Come potrei spiegare oggi perché, ormai ben presto 20 anni or sono, ci siamo isolati in due soli su una solitaria montagna dell’Alaska, esponendoci in tal modo a un rischio a dir poco maggiore? Indubbiamente non solo per il fatto di poter poi dire che ne avevamo raggiunto la vetta, anche se al momento di partire questa era la nostra speranza. Di certo, però, ci eravamo anche messi consapevolmente in quella situazione poiché eravamo alla ricerca di quell’insuperabile sensazione di essere vivi che suscita fenomeni di nostalgia in numerosi alpinisti. Sono momenti nei quali siamo assorbiti dall’azione e ci vediamo al tempo stesso in tutta la nostra vulnerabilità e caducità. Volevamo vivere da noi il maggior numero possibile di secondi, minuti e ore di equilibrio e di quella particolare armonia che avremmo successivamente potuto riversare nel quotidiano. Quei momenti compiuti, chiari, nei quali ci muoviamo senza alcuna distrazione lungo il sottile confine tra concentrazione e paura. Qui, la vita è incredibilmente intensa, densa; corpo, mente e spirito sono in sintonia, concentrati su questo momento unico, accompagnato dalla massima vigilanza e presenza di spirito. E così era anche allora sul Mount Blackburn: ho sperimentato e vissuto consapevolmente l’attimo con ogni fibra del mio essere.

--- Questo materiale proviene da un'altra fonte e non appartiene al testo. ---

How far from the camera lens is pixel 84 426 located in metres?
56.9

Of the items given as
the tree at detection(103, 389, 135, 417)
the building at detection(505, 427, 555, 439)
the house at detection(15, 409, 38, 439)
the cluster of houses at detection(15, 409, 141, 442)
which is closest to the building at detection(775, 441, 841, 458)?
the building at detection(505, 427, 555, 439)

Dopo una notte tempestosa lasciamo il nostro campo solo nel tardo pomeriggio del giorno successivo. La destinazione è la vetta. «It’s a long, long way», ci aveva detto Paul al momento di accomiatarci. Probabilmente sentiva che intendevamo suddividere l’escursione di più giorni in sole due tappe. Le sue parole sulla lunghezza della via mi hanno accompagnato durante 13 ore, 13 infinite ore durante le quali abbiamo salito – e quindi anche ridisceso – i 2200 metri di dislivello che ci separavano dalla vetta. Dopo i primi, ripidi e impegnativi 1000 metri di salita raggiungiamo un’ampia cresta, pur disseminata di crepacci, porta dolcemente alla cima. Verso le 11 il sole tramonta, ma il buio non arriva: è solo penombra. Sotto di noi il vessillo di fumo del Mount Wrangell, un vulcano gelato, le vallate avvolte nell’ombra e le luccicanti nevi del ghiacciaio. Un’atmosfera magica… Verso mezzanotte eccoci in vetta. Stanchi, assetati; consapevoli della lunga discesa che ci aspetta. I miei pensieri sono piuttosto confusi. Una citazione di Reinhard Karl mi attraversa la mente: «La vetta: si è lassù, a pezzi, la difficile discesa attende. A valle: dopo i molti sforzi, la prima birra ti ruba la coscienza. Ma quei momenti di pace, la sensazione di avercela fatta, di essere lassù – per un momento ti sembra di afferrare la felicità. Il desiderio è esaudito, ma ancora non è passato.»